Adachi and Trehub (1998) found that children can portray contrasting emotions in songs, by modulating gestural, vocal, linguistic and musical devices. They asked 160 Canadian children (aged 4-12) to sing a familiar song in such a manner that a listener would feel either sad or happy, and also to convey the opposite emotion. Additionally, children were asked to improvise two songs, one with and one without words, to make a listener feel happy or sad. The children in this study could convey happiness and sadness contrastingly through their sung performances by using facial, gestural, linguistic, musical and vocal devices. Furthermore, the researchers found that Canadian children (aged 6-12) used dotted or syncopated rhythms to express happiness and isochronous rhythms, legato articulation and lyrics with negative affect to convey sadness (Adachi & Trehub, 2011 referring to Adachi & Trehub, 1999a; 1999b). The expression of emotion in song seems to be influenced by cultural background, as a later study revealed that Canadian pre-schoolers were more likely to respond with improvised songs in an experimental setting than Japanese pre-schoolers. Canadian pre-schoolers’ happy melodies showed influences of major modes, and dotted or syncopated rhythms, whereas their sad songs showed limited melodic range or contour. Japanese pre-schoolers were reluctant to sing sad songs, tended to reproduce familiar songs, and used fewer emotion-evoking words in improvised songs than the Canadian children. Overall, the pre-schoolers in this study were able to convey happiness and sadness in their singing, either by improvising songs or by performing familiar songs (Adachi & Trehub, 2011).

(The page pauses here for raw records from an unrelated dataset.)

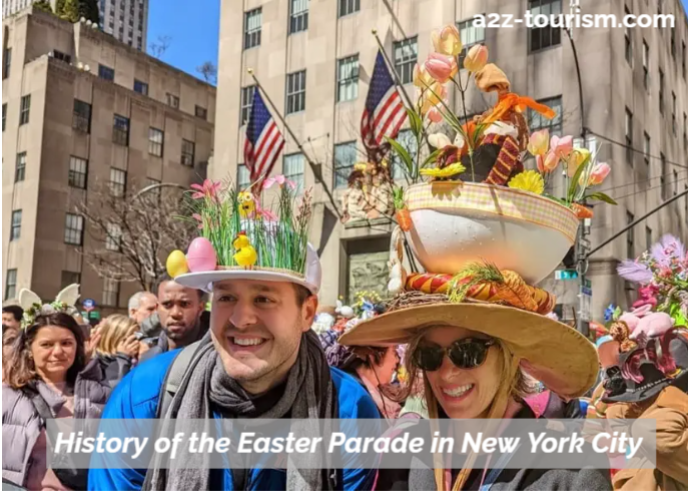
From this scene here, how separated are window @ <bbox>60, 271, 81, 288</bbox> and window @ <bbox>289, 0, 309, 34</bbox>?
1759 centimetres

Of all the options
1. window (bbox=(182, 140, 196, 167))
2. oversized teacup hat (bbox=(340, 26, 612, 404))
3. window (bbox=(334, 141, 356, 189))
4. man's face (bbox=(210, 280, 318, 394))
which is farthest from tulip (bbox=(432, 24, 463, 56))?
window (bbox=(182, 140, 196, 167))

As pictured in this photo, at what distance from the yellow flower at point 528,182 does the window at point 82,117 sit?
34.0 meters

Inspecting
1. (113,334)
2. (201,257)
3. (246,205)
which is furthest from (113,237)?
(201,257)

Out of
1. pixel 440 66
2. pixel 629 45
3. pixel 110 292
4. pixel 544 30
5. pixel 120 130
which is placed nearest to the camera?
pixel 440 66

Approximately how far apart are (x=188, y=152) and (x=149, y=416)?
35375mm

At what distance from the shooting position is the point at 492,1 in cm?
1705

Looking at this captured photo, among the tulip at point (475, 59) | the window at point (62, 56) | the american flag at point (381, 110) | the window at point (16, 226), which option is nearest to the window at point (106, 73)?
the window at point (62, 56)

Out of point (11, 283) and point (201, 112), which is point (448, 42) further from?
point (201, 112)

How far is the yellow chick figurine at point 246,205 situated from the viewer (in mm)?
3082

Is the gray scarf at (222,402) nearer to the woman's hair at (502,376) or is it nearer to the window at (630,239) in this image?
the woman's hair at (502,376)

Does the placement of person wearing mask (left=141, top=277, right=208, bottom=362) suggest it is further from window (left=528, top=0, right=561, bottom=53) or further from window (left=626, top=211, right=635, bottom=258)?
window (left=626, top=211, right=635, bottom=258)

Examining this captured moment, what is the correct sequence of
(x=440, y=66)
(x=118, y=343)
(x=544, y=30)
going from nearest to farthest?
(x=440, y=66) < (x=118, y=343) < (x=544, y=30)

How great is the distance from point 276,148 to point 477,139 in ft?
48.6

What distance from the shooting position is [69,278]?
107 ft
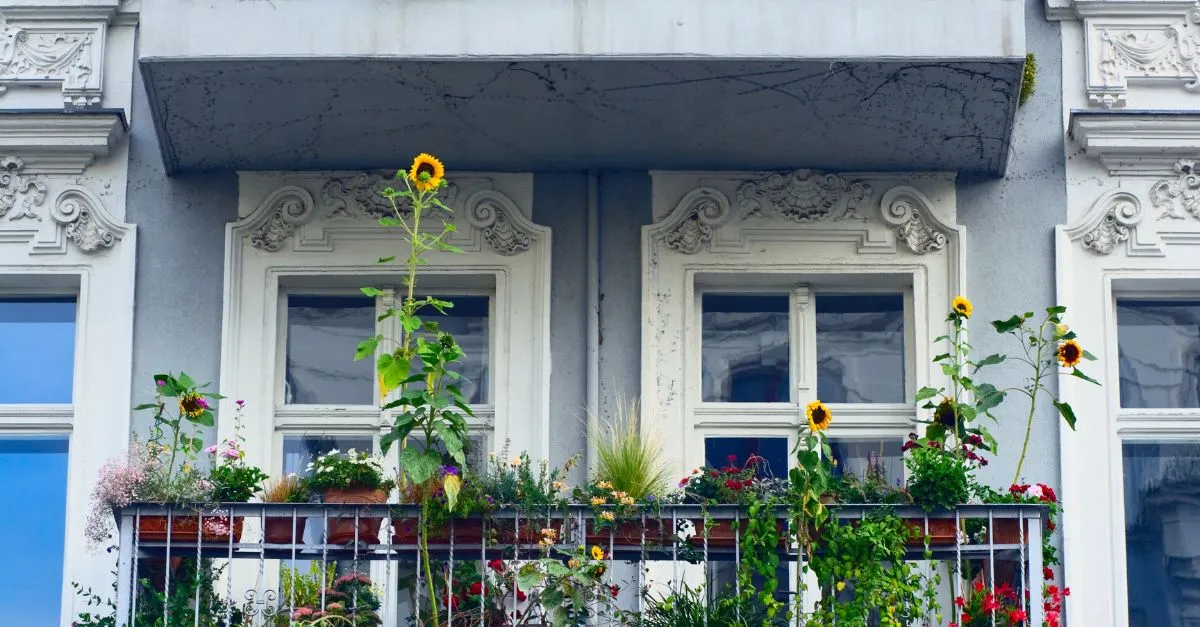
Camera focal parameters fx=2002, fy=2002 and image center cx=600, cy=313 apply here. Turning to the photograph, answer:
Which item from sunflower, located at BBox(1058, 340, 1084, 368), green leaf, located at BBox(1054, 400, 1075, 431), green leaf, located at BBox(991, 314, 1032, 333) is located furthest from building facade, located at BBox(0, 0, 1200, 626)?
sunflower, located at BBox(1058, 340, 1084, 368)

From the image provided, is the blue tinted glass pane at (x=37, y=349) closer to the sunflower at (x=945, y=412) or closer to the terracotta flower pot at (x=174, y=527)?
the terracotta flower pot at (x=174, y=527)

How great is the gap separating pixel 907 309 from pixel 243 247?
312cm

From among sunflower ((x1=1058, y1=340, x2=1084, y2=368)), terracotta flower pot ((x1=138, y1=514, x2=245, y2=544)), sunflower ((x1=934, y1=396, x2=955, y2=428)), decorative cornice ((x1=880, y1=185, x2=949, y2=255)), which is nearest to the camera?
terracotta flower pot ((x1=138, y1=514, x2=245, y2=544))

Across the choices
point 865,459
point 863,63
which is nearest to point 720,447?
point 865,459

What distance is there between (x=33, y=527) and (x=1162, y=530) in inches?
205

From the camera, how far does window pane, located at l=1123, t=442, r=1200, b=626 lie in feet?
29.6

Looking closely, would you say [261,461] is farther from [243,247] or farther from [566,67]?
[566,67]

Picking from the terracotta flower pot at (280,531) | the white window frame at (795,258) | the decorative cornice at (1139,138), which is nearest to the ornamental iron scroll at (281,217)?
the white window frame at (795,258)

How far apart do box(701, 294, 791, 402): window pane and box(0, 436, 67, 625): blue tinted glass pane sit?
305 centimetres

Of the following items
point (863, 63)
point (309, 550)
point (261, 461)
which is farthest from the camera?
point (261, 461)

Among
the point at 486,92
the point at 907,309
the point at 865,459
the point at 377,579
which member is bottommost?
the point at 377,579

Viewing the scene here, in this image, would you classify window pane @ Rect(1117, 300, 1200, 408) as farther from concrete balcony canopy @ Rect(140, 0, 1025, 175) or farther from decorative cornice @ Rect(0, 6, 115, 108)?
decorative cornice @ Rect(0, 6, 115, 108)

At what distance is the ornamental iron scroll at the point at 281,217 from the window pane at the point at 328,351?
0.33 m

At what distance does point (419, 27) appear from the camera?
8438 mm
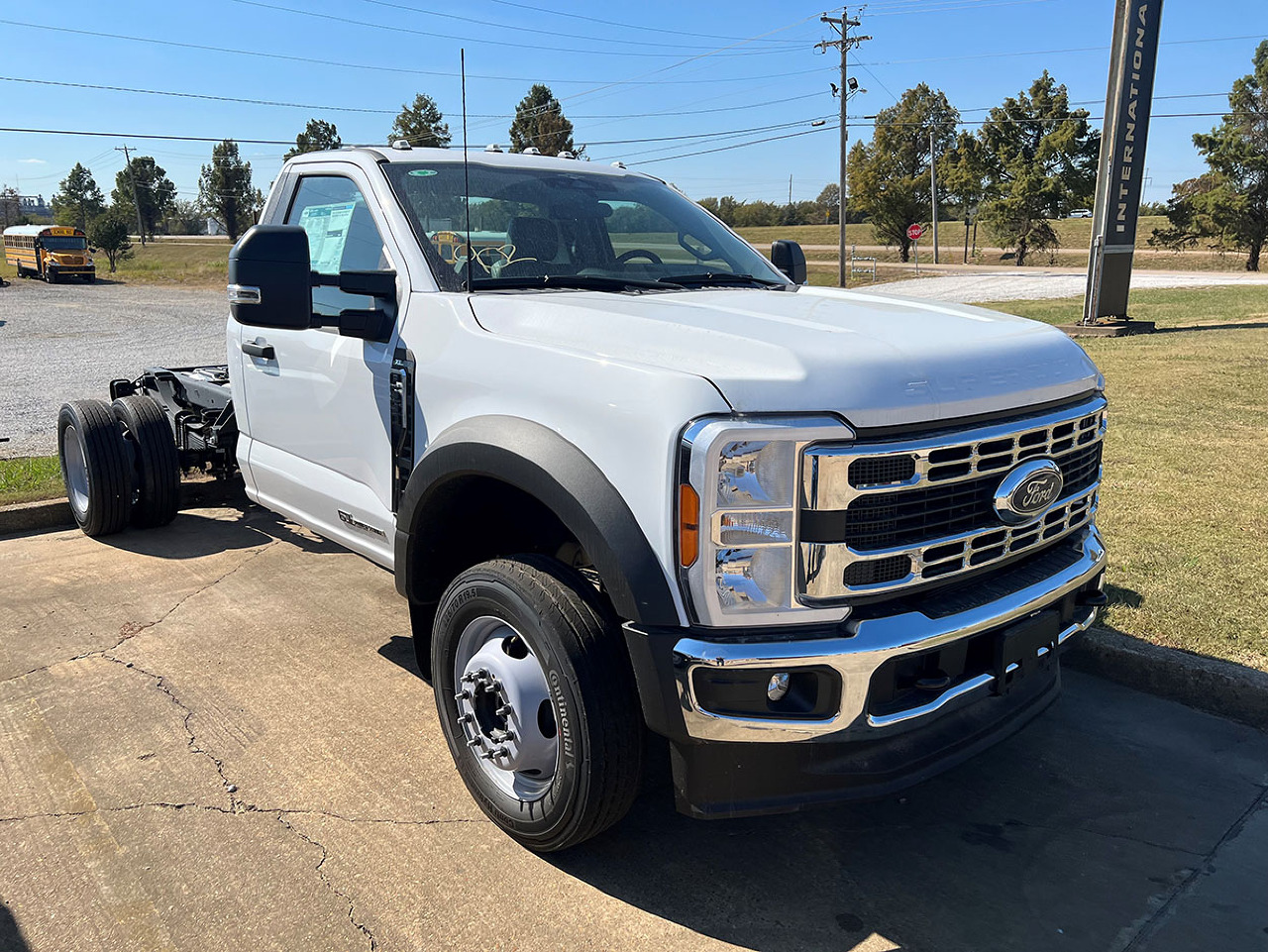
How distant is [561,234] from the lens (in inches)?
146

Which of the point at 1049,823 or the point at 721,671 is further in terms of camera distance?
the point at 1049,823

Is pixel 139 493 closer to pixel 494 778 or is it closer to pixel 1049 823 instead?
pixel 494 778

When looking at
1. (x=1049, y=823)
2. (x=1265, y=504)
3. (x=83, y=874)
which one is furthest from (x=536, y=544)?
(x=1265, y=504)

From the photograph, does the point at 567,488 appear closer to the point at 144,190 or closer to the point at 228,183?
the point at 228,183

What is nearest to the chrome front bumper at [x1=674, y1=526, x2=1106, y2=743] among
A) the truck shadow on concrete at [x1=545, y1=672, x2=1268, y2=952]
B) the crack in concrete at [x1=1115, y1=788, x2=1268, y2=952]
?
the truck shadow on concrete at [x1=545, y1=672, x2=1268, y2=952]

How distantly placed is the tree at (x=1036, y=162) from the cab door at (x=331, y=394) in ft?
178

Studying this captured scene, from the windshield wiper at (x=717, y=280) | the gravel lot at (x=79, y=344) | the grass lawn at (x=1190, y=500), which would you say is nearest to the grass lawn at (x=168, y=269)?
the gravel lot at (x=79, y=344)

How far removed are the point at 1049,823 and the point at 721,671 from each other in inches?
57.9

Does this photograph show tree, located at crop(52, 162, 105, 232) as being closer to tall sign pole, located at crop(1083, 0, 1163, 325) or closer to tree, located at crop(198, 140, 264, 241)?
tree, located at crop(198, 140, 264, 241)

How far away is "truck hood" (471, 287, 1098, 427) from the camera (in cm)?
232

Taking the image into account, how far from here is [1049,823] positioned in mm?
3055

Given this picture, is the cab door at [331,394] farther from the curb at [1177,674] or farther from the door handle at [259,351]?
the curb at [1177,674]

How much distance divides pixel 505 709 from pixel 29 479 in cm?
545

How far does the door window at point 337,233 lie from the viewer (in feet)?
12.0
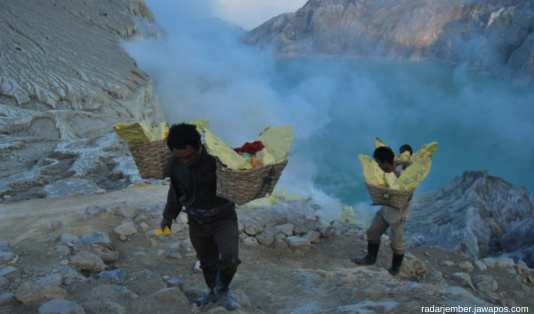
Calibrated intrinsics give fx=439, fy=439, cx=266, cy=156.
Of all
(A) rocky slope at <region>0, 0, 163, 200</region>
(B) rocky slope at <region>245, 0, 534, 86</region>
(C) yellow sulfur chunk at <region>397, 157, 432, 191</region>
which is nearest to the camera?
(C) yellow sulfur chunk at <region>397, 157, 432, 191</region>

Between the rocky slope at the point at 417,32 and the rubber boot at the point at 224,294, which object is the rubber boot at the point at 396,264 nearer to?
the rubber boot at the point at 224,294

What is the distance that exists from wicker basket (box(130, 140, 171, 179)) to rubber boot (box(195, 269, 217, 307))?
837 millimetres

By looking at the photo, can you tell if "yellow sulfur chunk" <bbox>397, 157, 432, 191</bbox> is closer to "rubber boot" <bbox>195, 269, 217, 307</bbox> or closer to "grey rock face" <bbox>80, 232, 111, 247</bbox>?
"rubber boot" <bbox>195, 269, 217, 307</bbox>

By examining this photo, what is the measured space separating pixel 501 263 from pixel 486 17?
24266 mm

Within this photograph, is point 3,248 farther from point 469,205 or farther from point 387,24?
point 387,24

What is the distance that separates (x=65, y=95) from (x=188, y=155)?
11313 millimetres

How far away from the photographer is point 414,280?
4691 millimetres

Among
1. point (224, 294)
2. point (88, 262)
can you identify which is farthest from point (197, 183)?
point (88, 262)

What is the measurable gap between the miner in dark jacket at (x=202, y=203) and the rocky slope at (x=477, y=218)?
5825 millimetres

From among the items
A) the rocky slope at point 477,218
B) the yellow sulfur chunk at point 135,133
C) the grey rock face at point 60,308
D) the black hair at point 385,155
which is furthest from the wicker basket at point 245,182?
the rocky slope at point 477,218

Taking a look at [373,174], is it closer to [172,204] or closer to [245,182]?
[245,182]

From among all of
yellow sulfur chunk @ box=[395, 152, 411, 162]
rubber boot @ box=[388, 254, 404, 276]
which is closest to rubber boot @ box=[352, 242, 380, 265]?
rubber boot @ box=[388, 254, 404, 276]

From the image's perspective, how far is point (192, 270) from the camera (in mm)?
4273

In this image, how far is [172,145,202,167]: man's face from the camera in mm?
2811
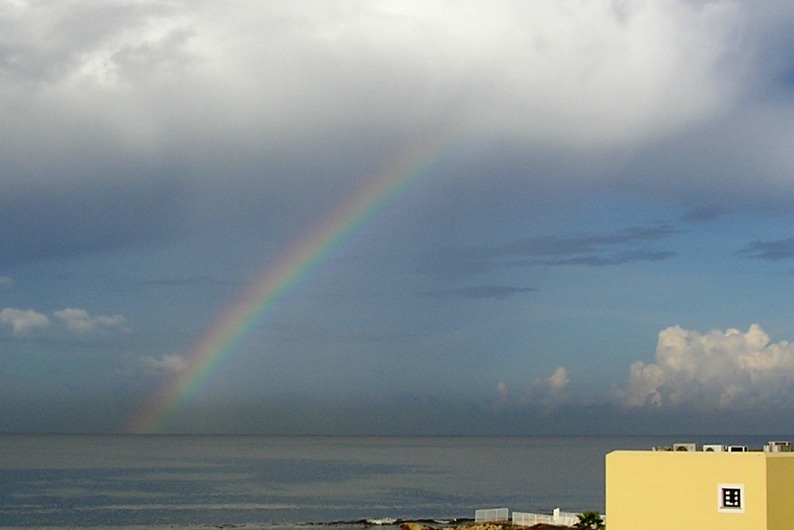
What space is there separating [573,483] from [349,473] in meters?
37.7

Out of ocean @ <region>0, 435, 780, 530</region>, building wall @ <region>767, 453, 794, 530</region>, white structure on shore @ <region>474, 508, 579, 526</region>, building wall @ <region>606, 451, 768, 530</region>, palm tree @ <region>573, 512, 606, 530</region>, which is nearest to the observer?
building wall @ <region>767, 453, 794, 530</region>

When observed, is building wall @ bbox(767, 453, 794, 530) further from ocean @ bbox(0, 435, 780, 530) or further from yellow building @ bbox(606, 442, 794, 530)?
ocean @ bbox(0, 435, 780, 530)

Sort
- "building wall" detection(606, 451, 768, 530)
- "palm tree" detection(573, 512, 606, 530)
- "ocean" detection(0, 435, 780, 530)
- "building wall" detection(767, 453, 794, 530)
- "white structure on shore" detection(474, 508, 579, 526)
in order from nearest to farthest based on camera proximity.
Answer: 1. "building wall" detection(767, 453, 794, 530)
2. "building wall" detection(606, 451, 768, 530)
3. "palm tree" detection(573, 512, 606, 530)
4. "white structure on shore" detection(474, 508, 579, 526)
5. "ocean" detection(0, 435, 780, 530)

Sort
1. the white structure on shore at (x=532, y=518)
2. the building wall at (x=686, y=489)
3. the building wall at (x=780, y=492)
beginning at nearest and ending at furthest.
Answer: the building wall at (x=780, y=492) < the building wall at (x=686, y=489) < the white structure on shore at (x=532, y=518)

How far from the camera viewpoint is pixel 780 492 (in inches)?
1120

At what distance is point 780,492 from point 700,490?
6.88ft

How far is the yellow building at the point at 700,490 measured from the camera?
2817 cm

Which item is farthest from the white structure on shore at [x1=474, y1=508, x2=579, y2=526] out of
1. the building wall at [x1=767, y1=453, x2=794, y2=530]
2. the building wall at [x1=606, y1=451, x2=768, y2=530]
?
the building wall at [x1=767, y1=453, x2=794, y2=530]

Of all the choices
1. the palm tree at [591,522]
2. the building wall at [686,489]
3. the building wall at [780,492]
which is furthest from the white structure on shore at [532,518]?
the building wall at [780,492]

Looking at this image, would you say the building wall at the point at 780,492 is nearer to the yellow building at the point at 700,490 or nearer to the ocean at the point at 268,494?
the yellow building at the point at 700,490

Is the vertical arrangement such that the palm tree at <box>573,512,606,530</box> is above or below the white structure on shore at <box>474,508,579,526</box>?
above

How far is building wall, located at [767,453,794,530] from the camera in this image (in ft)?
92.2

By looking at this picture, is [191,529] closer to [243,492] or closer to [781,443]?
[243,492]

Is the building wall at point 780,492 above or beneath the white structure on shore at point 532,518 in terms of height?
above
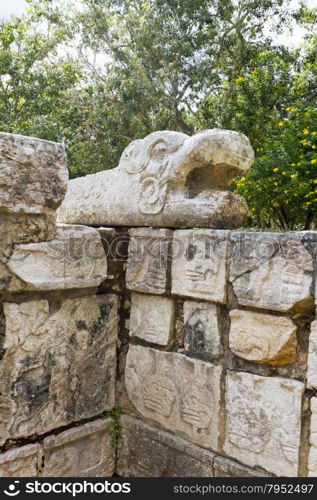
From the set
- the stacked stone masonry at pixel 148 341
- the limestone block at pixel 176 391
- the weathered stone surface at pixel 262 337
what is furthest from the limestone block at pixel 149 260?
the weathered stone surface at pixel 262 337

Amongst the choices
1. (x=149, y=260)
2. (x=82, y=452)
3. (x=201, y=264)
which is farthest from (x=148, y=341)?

In summary, if musicality is defined as the ability to perceive, appreciate and produce music, we can assume that every child is musical (cf. Hoeschele, Merchant, Kikuchi, Hattori, & ten Cate, 2015; Honing, 2009; McPherson & Hallam, 2016). It seems
likely that young musicians’ learning of expressive performance is rooted in their experience with music from a young age, through ID-speech and song (see Juslin & Timmers, 2010; Trehub, 2003), expressive musical vocalizations and improvisatory musical play. All these experiences facilitate the development of a repertoire of expressive intentions and gestures (cf. Sloboda & Davidson, 1996; Sloboda, 2005) forming the foundation for learning expressive music performance.